68. Would that please you?

69. How would you show that you were pleased to those close to you?

70. How would those close to you notice you were pleased?

71. How would those close to you let you know their life had improved as well?

72. If your lost loved one were looking down, what would they notice that would make them pleased?


Scaling Questions

73. On a scale of zero to ten, with ten representing your desired outcome has been realized and zero is the opposite, where are you today?

74. On a scale of one to ten, where ten represents your desired outcome being completely realized and one is the problem at its worst, where are you today?

75. What puts you at that number?

76. How do you know you’re not at zero?

77. What have you done to prevent the situation from going down on the scale?

78. If you moved one point on the scale toward the realization of your desired outcome, what is the first thing you would notice?

79. If you moved up on the scale slightly, what would you notice?

80. What have you done to get yourself to the number you are currently at?

81. What else have you done to get yourself to that number?

82. Who has noticed you progressing up the scale?

83. What difference has it made to those close to you to see you progress?

84. What difference would it make to those close to you for you to continue this progress?

85. What other differences would it make to them for you to continue up the scale?

86. What would you notice as clues that you were progressing?

87. How would you show you were progressing?

88. How would you demonstrate that you were pleased to be progressing?

89. How would those close to you notice you were pleased to be progressing?

90. How would they notice you had noticed your positive impact on them?


Follow-Up Session Questions

91. What’s been better since our last session?

92. How’d you do that?

93. How did you hold on to enough hope for change and come back to therapy, even though things got worse?

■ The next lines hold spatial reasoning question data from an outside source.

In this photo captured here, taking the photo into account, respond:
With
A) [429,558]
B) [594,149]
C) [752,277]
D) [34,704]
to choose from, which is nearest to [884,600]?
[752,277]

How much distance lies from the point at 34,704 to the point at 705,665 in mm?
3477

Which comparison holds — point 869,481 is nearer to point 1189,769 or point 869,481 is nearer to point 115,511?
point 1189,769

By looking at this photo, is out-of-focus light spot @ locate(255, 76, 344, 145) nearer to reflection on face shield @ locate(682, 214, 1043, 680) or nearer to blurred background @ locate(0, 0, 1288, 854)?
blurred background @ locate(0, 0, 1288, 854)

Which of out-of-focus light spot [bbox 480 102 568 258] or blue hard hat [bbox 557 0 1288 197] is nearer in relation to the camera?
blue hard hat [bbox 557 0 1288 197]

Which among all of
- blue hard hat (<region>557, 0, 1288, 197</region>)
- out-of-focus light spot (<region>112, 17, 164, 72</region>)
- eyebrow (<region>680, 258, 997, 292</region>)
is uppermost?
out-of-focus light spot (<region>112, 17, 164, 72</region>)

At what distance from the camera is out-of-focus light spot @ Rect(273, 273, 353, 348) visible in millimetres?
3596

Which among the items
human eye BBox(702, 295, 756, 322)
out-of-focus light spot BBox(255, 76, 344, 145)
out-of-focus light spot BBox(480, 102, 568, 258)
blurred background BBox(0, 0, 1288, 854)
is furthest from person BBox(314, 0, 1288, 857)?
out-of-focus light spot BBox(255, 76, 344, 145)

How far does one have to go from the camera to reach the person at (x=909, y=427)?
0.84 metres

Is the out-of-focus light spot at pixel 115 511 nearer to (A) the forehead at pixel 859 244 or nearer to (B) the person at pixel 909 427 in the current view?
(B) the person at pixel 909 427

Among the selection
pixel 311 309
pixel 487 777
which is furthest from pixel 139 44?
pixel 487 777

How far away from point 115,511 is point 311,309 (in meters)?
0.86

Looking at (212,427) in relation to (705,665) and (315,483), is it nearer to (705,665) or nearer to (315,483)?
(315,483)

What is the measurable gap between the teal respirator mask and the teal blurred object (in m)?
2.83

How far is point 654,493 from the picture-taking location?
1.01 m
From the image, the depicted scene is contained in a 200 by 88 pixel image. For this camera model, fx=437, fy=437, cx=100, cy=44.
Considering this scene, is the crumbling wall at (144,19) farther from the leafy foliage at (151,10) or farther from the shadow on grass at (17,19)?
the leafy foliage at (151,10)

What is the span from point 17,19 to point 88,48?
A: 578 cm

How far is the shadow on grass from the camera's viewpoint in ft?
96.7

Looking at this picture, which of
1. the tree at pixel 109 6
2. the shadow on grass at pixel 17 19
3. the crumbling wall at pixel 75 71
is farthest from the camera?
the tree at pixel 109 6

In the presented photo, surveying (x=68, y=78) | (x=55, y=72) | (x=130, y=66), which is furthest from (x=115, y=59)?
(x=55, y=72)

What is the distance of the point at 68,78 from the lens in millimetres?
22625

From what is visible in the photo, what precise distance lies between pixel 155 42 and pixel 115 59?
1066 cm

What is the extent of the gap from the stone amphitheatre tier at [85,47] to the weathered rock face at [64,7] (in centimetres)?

94. What skills did you draw upon to make those changes since our last session?

95. What areas of your life got better other than the one we discussed in our last session?

96.What’s been better since we last met?

97. What role did you play in things getting better since we last met?

98. What role did others play?

99. What are your best hopes for this session?

100. What does that progress do to your thoughts about the future?

101. Was this change a big surprise or a little surprise?